** Task requirements **
Produce the lines from the one containing "Watercolor silhouette of" through the end of the material exactly as they appear, both ends included, and leave the pictures out.

--- START ---

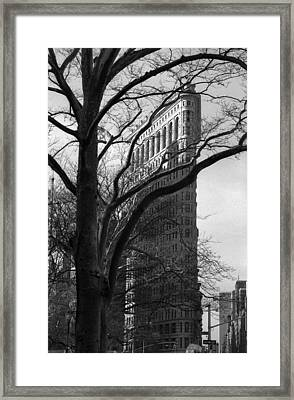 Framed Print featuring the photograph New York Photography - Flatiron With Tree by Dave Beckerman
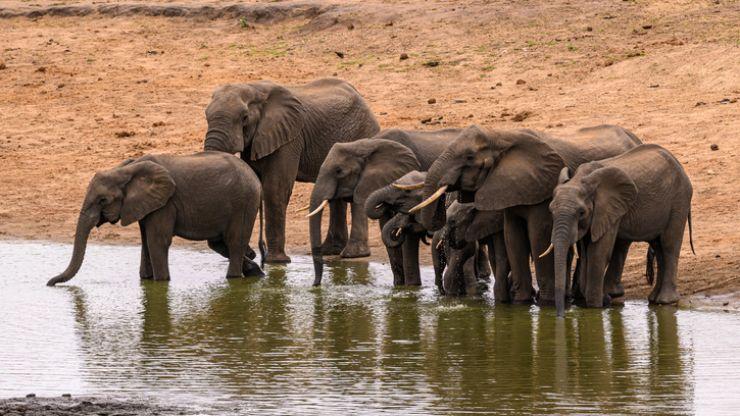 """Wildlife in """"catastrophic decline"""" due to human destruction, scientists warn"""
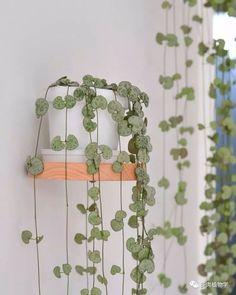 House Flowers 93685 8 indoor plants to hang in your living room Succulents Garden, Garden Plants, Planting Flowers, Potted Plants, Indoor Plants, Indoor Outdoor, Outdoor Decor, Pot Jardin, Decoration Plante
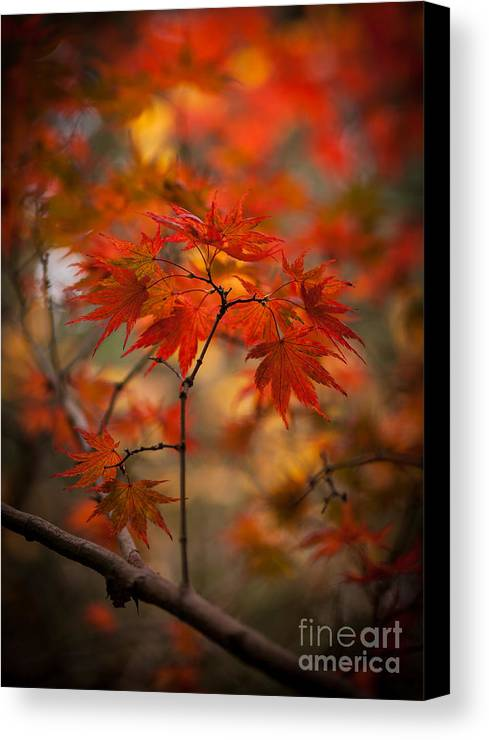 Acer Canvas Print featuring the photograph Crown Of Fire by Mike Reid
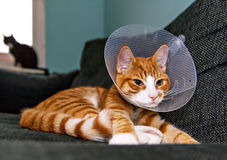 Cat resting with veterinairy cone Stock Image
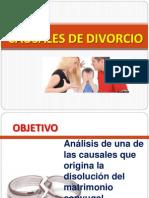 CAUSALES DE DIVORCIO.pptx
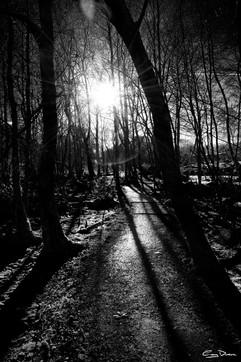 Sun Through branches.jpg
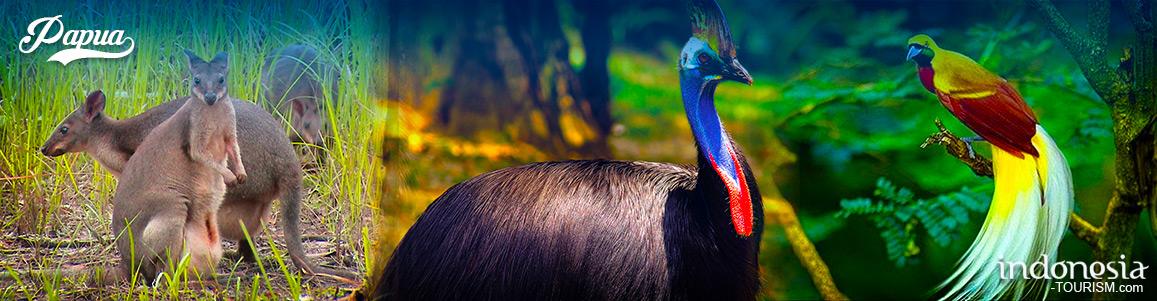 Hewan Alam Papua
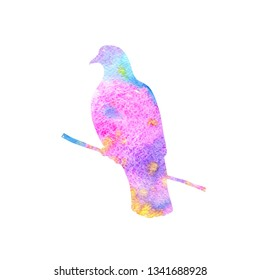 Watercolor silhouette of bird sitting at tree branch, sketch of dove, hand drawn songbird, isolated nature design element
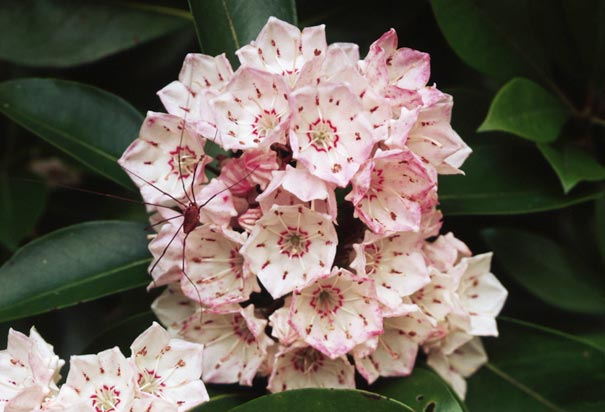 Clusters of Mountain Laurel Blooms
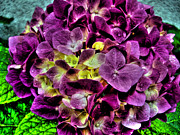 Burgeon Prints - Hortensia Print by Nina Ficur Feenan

--- END ---

** Answer section **
 Watercolor silhouette of bird sitting at tree branch, sketch of dove, hand drawn songbird, isolated nature design element
 Clusters of Mountain Laurel Blooms
 Burgeon Prints - Hortensia Print by Nina Ficur Feenan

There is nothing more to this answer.